[A version of this article first appeared as a post on my blog From the Front of the Choir]
A while back I went to a workshop run by the amazing Su Hart who has spent around 25 years working with the Baka people of Central Africa. Living in the rainforest as they do, listening well is literally a matter of life or death.
Su’s workshop reminded me yet again that singing is all about listening. But how can we get our singers to listen to each other better? Here are 10 exercises to get you started.
Unlike the Baka, listening well is not a matter of life and death to most choirs, but it IS the key to great singing as an ensemble.
Being a very visual culture, we use our eyes far more than our ears so need a bit of help to remember how to listen properly.
Here are some simple exercises you can use with your choir to help them listen better. You can do them separately or blend one into the other.
- hear the silence – every song starts from silence. Remind your choir. Ask them to stand in silence and focus on the sounds they can hear from outside the rehearsal room (wind, cars, children playing, dogs), then ask them to re-focus on the sounds from inside the rehearsal space (breathing, creaking floor, shuffling, throat clearing, doors banging).
- hunt the vowels – write each of the five vowels down on separate pieces of paper until you have enough to hand out to every choir member. Ask them to keep their vowel a secret. Then at your command, everyone begins to sing their vowel on any note and sets off to find everyone else in the room who’s singing the same vowel. Remind everyone to sing very quietly.
- sing the same note and disappear – choose a note that everyone can sing comfortably in the same octave for quite some time. Get everyone to stand very close together facing different directions. Mix the usual parts up. Everyone starts to sing on an ‘aw’ as a sustained drone. Tell the singers that after they’ve taken a breath they need to gently ease back into the overall sound. Ask them to match the quality and volume of all those around them. Tell them that you want them to disappear into the sound so it’s not possible to tell who is singing what.

__Information given__.

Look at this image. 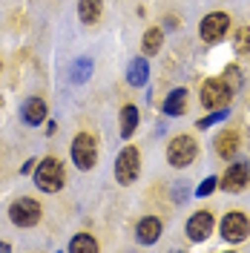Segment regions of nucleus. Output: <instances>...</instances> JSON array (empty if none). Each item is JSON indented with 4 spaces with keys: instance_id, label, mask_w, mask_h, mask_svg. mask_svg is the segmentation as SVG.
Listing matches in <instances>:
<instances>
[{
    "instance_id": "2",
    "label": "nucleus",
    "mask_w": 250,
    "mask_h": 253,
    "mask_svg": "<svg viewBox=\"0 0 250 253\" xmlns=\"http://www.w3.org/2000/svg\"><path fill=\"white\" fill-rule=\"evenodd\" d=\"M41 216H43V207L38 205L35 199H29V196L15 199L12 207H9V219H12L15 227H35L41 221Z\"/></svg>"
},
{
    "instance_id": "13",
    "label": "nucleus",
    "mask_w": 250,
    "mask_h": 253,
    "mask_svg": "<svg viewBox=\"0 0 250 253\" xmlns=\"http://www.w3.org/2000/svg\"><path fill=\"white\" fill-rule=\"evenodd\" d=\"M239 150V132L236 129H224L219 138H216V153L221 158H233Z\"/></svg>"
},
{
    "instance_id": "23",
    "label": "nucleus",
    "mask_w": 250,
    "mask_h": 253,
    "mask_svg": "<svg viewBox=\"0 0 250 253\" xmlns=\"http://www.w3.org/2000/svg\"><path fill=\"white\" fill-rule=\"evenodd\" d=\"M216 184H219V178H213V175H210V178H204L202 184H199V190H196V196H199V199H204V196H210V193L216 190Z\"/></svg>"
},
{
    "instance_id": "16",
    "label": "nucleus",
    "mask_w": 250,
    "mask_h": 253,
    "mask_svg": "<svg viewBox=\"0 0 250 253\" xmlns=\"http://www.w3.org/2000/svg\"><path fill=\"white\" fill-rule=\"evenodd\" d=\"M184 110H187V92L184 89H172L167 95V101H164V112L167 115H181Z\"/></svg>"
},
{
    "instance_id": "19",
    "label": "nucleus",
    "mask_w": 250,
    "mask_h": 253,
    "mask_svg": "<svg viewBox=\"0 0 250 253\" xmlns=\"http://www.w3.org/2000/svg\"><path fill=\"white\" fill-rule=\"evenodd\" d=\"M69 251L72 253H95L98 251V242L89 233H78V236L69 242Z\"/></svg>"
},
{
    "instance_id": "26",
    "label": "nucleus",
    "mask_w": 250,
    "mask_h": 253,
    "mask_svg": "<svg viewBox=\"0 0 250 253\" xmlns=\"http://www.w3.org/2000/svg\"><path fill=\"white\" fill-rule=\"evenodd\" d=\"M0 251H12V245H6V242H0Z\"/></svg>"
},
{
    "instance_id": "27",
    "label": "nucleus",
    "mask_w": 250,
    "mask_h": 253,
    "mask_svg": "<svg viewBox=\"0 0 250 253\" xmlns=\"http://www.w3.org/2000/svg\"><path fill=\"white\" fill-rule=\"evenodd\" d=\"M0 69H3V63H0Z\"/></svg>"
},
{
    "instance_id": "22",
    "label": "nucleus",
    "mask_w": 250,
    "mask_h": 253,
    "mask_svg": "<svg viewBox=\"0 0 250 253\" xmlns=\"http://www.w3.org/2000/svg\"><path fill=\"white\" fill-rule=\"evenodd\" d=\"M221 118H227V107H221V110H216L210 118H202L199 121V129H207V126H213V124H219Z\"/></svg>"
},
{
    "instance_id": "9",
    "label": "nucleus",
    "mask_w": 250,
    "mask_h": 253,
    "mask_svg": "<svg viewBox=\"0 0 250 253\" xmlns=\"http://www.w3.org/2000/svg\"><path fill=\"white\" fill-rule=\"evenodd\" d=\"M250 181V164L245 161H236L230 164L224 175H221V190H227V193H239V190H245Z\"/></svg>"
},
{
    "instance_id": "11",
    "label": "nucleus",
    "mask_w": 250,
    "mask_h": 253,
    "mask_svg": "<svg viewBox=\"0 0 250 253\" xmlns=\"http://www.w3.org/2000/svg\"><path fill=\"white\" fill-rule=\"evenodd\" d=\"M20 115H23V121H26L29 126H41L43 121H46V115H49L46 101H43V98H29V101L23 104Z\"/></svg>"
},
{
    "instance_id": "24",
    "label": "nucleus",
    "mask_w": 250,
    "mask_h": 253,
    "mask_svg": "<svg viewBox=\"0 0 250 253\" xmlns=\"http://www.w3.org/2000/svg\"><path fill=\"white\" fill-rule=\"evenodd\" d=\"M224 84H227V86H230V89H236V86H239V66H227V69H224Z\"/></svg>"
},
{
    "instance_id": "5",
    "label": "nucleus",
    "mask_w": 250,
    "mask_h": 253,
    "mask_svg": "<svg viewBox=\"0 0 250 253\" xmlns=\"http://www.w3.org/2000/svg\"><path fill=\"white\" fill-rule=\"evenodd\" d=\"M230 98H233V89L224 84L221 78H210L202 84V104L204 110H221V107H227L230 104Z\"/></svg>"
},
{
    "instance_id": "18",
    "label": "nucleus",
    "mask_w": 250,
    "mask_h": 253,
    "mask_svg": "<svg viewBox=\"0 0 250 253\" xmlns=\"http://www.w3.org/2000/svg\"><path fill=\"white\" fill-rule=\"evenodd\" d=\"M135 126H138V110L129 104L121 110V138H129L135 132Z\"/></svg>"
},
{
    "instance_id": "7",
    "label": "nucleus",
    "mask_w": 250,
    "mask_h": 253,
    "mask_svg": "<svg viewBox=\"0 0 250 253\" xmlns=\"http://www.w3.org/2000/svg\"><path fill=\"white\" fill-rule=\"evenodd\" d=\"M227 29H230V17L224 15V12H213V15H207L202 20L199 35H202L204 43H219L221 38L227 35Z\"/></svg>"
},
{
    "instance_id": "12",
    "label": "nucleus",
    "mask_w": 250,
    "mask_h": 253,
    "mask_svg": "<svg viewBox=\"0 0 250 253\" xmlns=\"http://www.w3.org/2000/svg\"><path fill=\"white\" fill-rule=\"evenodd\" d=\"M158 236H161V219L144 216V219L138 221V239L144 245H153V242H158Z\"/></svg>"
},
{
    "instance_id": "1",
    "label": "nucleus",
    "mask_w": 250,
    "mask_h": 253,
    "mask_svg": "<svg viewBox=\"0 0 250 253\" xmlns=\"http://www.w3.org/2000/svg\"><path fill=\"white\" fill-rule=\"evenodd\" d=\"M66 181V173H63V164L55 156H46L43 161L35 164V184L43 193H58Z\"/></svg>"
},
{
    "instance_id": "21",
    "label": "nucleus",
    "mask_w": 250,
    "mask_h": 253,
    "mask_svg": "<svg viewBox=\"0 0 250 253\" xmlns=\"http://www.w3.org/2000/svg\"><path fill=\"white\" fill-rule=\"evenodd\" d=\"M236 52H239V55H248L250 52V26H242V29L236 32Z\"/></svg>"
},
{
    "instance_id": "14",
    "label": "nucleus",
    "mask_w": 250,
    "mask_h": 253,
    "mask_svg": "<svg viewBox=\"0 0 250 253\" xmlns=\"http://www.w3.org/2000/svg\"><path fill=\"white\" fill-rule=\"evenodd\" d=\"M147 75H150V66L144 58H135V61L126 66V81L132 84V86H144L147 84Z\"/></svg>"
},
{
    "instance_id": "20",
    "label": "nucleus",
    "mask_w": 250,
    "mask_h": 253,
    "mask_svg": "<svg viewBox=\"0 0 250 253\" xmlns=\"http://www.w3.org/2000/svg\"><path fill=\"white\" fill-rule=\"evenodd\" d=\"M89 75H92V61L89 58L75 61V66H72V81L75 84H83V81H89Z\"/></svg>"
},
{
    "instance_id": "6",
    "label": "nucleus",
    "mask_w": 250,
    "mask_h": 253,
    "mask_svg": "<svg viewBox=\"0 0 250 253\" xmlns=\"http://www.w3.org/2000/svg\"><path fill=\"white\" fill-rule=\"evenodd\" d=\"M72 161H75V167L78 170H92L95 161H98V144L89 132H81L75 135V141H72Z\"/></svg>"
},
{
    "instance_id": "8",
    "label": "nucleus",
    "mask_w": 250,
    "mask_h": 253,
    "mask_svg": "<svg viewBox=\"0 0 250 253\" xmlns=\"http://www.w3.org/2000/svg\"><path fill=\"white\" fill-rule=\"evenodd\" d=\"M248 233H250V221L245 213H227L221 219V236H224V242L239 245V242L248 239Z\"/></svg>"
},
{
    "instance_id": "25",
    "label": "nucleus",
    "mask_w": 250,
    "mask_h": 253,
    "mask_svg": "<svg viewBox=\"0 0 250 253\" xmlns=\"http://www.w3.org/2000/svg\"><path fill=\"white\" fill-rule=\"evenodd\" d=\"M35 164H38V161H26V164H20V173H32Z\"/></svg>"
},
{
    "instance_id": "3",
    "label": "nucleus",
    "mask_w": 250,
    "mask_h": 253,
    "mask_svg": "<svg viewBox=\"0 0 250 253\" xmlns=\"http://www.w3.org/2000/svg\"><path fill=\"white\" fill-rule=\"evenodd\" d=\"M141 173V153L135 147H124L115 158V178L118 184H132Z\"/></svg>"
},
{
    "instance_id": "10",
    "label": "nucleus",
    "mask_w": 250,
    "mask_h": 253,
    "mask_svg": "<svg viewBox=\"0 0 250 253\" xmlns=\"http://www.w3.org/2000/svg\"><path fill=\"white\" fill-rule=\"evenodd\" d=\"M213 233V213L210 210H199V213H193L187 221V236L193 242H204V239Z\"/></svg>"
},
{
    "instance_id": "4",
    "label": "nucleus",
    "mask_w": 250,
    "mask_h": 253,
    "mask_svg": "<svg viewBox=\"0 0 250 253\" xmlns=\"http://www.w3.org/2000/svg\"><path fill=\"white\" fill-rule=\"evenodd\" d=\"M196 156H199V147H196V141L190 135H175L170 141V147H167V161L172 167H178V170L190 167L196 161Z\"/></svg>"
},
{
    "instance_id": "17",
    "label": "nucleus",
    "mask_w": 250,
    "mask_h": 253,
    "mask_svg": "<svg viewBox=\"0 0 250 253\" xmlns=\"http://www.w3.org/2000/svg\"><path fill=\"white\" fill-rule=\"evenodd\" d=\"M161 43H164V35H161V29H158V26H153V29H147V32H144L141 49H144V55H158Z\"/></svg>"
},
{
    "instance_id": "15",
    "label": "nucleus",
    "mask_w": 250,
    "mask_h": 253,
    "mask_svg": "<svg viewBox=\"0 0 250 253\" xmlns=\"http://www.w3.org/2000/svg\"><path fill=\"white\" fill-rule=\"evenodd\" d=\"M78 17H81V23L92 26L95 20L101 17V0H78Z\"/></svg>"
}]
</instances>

__The request__. In the article on choir listening above, rewrite the paragraph beginning "sing the same note and disappear" as a brief numbered list of steps, keeping its main facts.

__Final result__.
1. Choose a note everyone can sing comfortably in the same octave for a long time.
2. Have everyone stand very close together, facing different directions, with the usual parts mixed up.
3. Everyone sings a sustained drone on an "aw."
4. After taking a breath, each singer eases gently back into the overall sound.
5. Singers match the quality and volume of those around them.
6. The goal is for everyone to disappear into the sound so no one can tell who is singing what.